A state senate revenue forecast said Michigan, bludgeoned by the coronavirus epidemic, will have to cut $2.6 billion from its current budget, which runs through September, The Detroit News reported. It will also have $3.3 billion less to spend in next year’s budget.
Daniel Hurley, CEO of the Michigan Association of State Universities, told Inside Higher Ed in an interview that he’s concerned colleges will have their funding slashed in a state that already ranks 44th nationally in per-capita higher education funding.
News of the coming state cuts to colleges, Hurley said, “is simultaneously unsurprising, yet surreal because of its magnitude.” Michigan became the latest state to announce it will have to make major budget cuts as it feels the effects of shuttered businesses, rising unemployment and additional health-care costs during the pandemic.
“I think all eyes are on Congress,” Hurley said, to rescue the states.
The $3 trillion HEROES Act, seen mainly as a statement of Democrats’ desires in future negotiations with the Republican Senate over another coronavirus relief package, passed the House in a party-line vote Friday.
What happens next is unclear, but no action is expected until at least June, after Congress returns from its Memorial Day recess.
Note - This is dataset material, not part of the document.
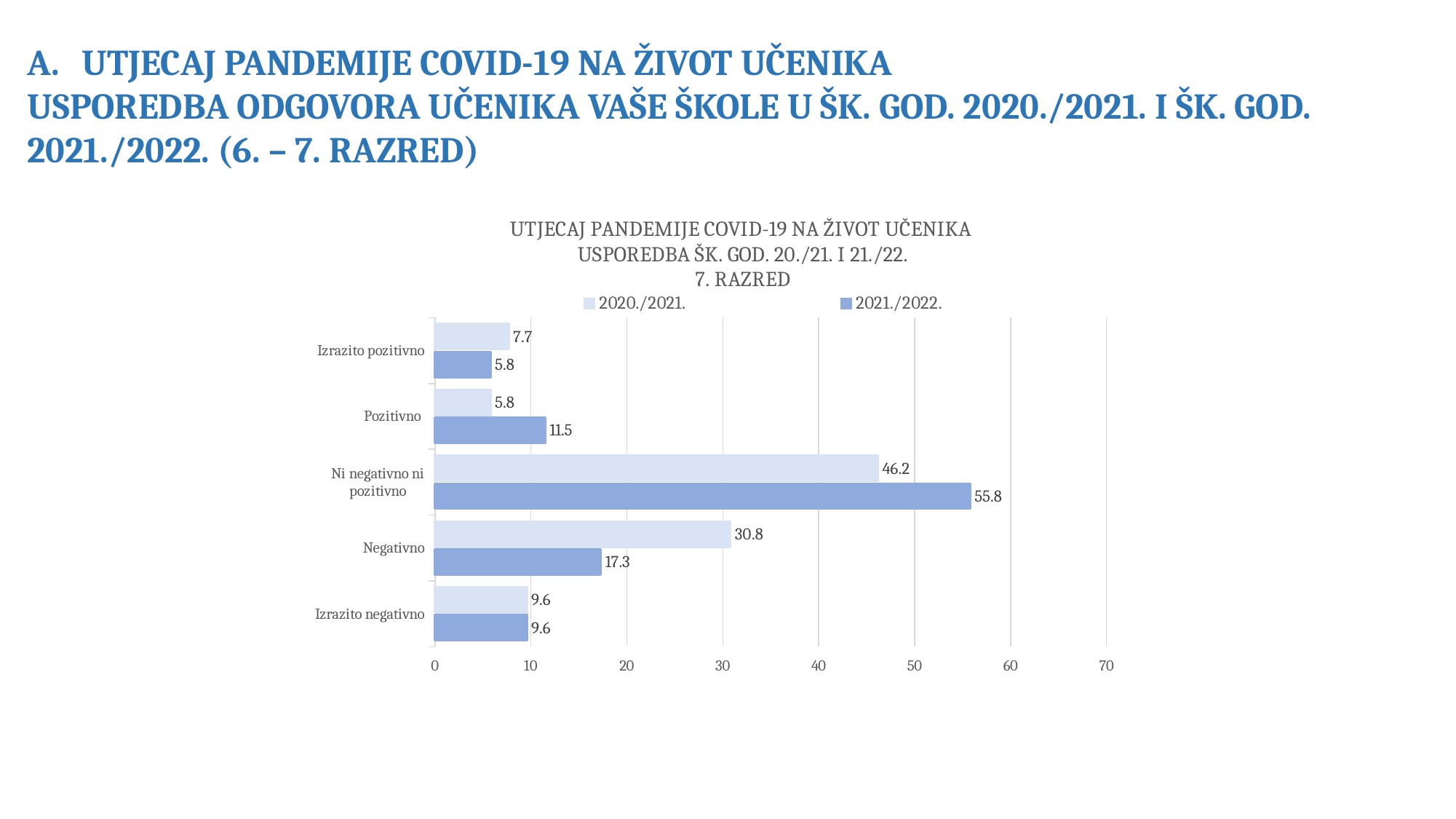
What is the value for 'Ni negativno ni pozitivno' in the 2021./2022. series? 55.8 Which category has the highest value in the 2020./2021. series? Ni negativno ni pozitivno How many series does the legend list? 2 What kind of chart is shown on the slide? Bar chart Which series has the larger value for 'Pozitivno', 2020./2021. or 2021./2022.? 2021./2022. What is the value for 'Negativno' in the 2020./2021. series? 30.8 What is the difference between the 2021./2022. and 2020./2021. values for 'Ni negativno ni pozitivno'? 9.6 What is the difference between the 2020./2021. and 2021./2022. values for 'Negativno'? 13.5 What are the two series named in the legend? 2020./2021. and 2021./2022. How many categories are shown on the chart? 5 Which category has the lowest value in the 2021./2022. series? Izrazito pozitivno What is the value for 'Pozitivno' in the 2021./2022. series? 11.5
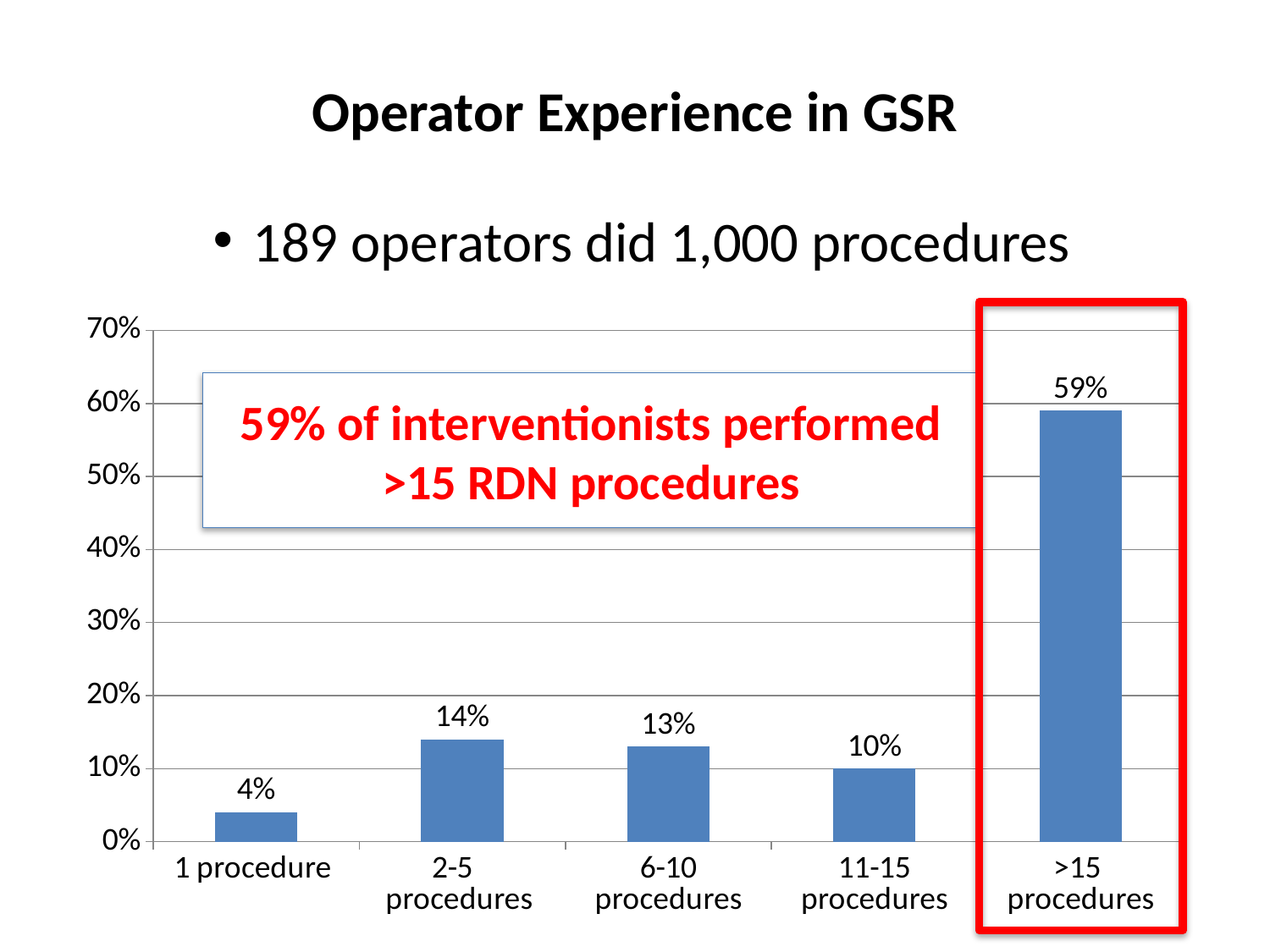
What percentage of operators performed 1 procedure? 4% What percentage of operators performed 6-10 procedures? 13% What kind of chart is shown on the slide? Bar chart Which category has the highest percentage of operators? >15 procedures Which category has the lowest percentage of operators? 1 procedure Which is larger, the value for 2-5 procedures or the value for 11-15 procedures? 2-5 procedures What percentage of operators performed 11-15 procedures? 10% What is the difference between the percentage for >15 procedures and the percentage for 11-15 procedures? 49% What percentage of operators performed >15 procedures? 59% What percentage of operators performed 2-5 procedures? 14% What is the title of the slide containing the chart? Operator Experience in GSR How many categories are shown on the x axis of the chart? 5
Senate Republican leaders already have said the measure is "dead on arrival." Republican Senate Majority Leader Mitch McConnell has said he wants to assess with the Trump administration what impact the $3 trillion approved in previous packages has had before considering more aid, and a higher education lobbyist said Republicans don’t appear to be working actively on crafting their own proposal.
The HEROES Act, which includes a wide range of aid, including another round of up to $1,200 in payments to Americans, had been supported by higher education groups like the American Council on Education. It included the $500 billion in aid the nation’s governors have sought to soften cuts they will have to make in state budgets, including reductions in funding for colleges and universities.
In addition, the proposal set aside $27 billion in additional funding going to states for higher education. Colleges and universities would receive another $10.5 billion, including $1.7 billion for historically black colleges and universities and minority-serving institutions.
“This bill contains significant new funding for higher education institutions that will help alleviate the crippling financial impact posed by the coronavirus,” the American Council on Education, which lobbies for colleges and universities, said Thursday night. “Such support will not only assist institutions in surviving the current crisis, but will stabilize thousands of communities whose economies are anchored by colleges and universities.”
Groups pushing for canceling student debt, however, were disappointed when Democrats, citing the cost, scaled back its original proposal to write off $10,000 from every student borrower’s debt. The bill now only reduces the debt of economically distressed borrowers, defined as those who were in default, forbearance or deferral, were delinquent, or who would qualify for a $0 payment in an income-driven repayment plan as of March 12.
Kyle Southern, higher education policy and advocacy director for the Young Invincibles, a millennial advocacy group, said before the House passed the package that he heard the change was made out of concern over the cost. “Retreating here -- on one of the most critical issues, before the bill is even on the House floor -- shows a low priority for so many people whose student loan debts will weigh on them for a long time forward,” said Southern. “It's disappointing that they're already ceding this opportunity to support those borrowers, who should be the main people building an economic recovery.”